When helium markets tightened up during the second half of 2021 due primarily to a four month maintenance outage of the US Bureau of Land Management’s (BLM) crude helium enrichment unit, the industry consensus was that Gazprom’s Amur project would begin pumping large quantities of helium into the market by the fourth quarter (Q4) of 2022, averting another extended period of short supply.

However, after briefly producing helium for a few weeks in September, the Amur helium plant in Russia was taken down to complete construction punch-list items. While Amur was shut down, the natural gas processing plants that produce feed gas for the first of three helium plants experienced a fire on 8th October and a second explosion/fire on 5th January that will delay Amur’s helium production until at least Q3 of 2022. How long it will take to restart helium production from Amur remains to be seen, with speculation ranging from the most optimistic late Q3 to more pessimistic predictions that Amur will produce little, if any, helium before 2023.
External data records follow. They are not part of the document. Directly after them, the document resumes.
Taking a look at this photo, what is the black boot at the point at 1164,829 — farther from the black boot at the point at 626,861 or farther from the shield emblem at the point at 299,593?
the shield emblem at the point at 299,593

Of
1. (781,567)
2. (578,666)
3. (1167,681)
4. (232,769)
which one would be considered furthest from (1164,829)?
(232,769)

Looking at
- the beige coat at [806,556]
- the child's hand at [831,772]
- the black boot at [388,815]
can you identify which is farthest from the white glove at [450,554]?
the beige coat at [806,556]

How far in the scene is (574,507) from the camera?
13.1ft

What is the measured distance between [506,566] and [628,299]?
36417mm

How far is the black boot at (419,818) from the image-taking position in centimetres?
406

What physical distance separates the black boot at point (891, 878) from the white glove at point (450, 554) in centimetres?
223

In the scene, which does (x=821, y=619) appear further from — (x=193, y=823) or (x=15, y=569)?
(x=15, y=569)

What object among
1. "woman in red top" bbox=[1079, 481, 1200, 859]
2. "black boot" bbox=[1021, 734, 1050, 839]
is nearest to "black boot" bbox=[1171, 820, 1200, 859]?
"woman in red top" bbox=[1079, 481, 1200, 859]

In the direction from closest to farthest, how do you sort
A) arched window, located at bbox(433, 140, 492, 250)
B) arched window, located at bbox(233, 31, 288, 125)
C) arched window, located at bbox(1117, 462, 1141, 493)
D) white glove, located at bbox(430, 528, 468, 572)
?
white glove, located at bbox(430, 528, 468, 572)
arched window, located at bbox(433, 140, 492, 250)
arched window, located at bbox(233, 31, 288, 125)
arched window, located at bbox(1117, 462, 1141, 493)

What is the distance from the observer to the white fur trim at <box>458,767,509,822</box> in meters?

With the BLM down again for unplanned maintenance in January for what seems likely to be several months, and expectations for reduced production from Qatar during February and March due to planned maintenance, several of the helium majors have declared Force Majeure and are now allocating supply to their customers. With no real relief in sight until Amur production ramps up and the prospect of another lengthy period of short supply, the global helium business finds itself in the midst of Helium Shortage 4.0.

Looking in the rear-view mirror, Helium Shortage 4.0 dates back to 1st July, 2021, when the BLM’s 4 month outage began. Since Helium Shortage 4.0 will likely continue through 2022 and, possibly, into 2023, it will probably have a total duration of 18-24 months. Similar to previous helium shortages 2.0 and 3.0, Helium Shortage 4.0 can be blamed on declining or unreliable production from existing sources (most notably the BLM) and the delay of new sources such as Amur entering the market, rather than growth in demand. In fact, due to demand destruction caused by recurring shortages and higher prices, helium demand has not experienced net growth over the last ten years.

The helium market in 2022 is going to look very different than most knowledgeable observers (including me) would have predicted little over one month ago and, once again, helium markets have demonstrated how volatile and unpredictable they can be.